Certaines régions sont très influencées par les fondeurs du Bassigny, selon les possibilités de vente et la concurrence des fonderies fixes en place ; la Belgique et la Suisse sont de même fortement concernées. Des chercheurs tels qu’Henry Ronot ont même établi des cartes des campagnes des plus grands fondeurs du Bassigny.
En Ardèche, on ne relève, dans l’état actuel de l’inventaire, qu’un seul ambulant du Bassigny : la famille Decharme. Selon les dates, on rencontre Louis Decharme et Pierre Decharme. Les créneaux de datation se concentrent sur une grosse dizaine d’années, voire une quinzaine d’années – c’est donc un fondeur mineur. On notera que la cloche de Vals a été faite la même année que celle de Laurac-en-Vivarais. Les Decharme ont établi leur influence commerciale en Loire, Haute-Loire et Ardèche. On n’en retrouve pas en sud Ardèche, ils sont supplantés par les Baudouin d’Alès.
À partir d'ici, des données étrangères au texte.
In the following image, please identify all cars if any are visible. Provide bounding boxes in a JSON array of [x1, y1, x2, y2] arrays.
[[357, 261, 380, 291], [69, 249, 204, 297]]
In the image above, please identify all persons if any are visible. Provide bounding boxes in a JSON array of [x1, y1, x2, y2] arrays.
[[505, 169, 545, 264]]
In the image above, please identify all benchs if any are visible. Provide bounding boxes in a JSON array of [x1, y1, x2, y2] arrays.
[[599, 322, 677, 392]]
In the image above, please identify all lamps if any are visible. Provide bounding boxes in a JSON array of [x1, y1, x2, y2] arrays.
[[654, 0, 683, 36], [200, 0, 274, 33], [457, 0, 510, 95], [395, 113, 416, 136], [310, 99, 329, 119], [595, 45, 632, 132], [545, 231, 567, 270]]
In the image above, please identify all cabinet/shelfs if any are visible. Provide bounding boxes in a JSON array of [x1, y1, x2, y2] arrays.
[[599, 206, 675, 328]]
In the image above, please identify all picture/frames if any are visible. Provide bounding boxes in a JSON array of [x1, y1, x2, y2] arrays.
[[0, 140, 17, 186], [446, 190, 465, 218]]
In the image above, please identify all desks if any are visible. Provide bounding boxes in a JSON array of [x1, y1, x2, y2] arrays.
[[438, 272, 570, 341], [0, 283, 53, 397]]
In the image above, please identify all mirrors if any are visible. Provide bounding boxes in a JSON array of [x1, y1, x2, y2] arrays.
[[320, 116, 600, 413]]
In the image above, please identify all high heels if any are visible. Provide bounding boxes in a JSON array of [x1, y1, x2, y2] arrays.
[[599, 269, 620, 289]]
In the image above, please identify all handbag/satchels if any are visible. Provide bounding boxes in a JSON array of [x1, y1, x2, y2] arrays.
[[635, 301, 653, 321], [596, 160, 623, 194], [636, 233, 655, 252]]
Les cloches du Bassigny sont en général caractérisées par une décoration plutôt sobre, les saintiers n’ayant pas le luxe de matrices tels un Gédéon Morel. La cloche de Vals n’y échappe pas. Il est à mentionner, au-delà de cette question d’aspect, qu’elle est très qualitative musicalement parlant. On se rend compte, une fois encore, que Decharme fondait du lourd. On ne lui connait pas spécifiquement des petits instruments, ou seulement en complément de lourd (Rosières Haute-Loire). Ses planches à trousser devaient être calibrées pour une gamme lourde.
L’ensemble est très harmonieux. Bien que oui, on puisse convenir que c’est une sonnerie simple, elle est mélodieuse, dynamique, agréable, couplée avec un accueil formidable. Comme je le disais en titre de la vidéo, merveille et bonheur.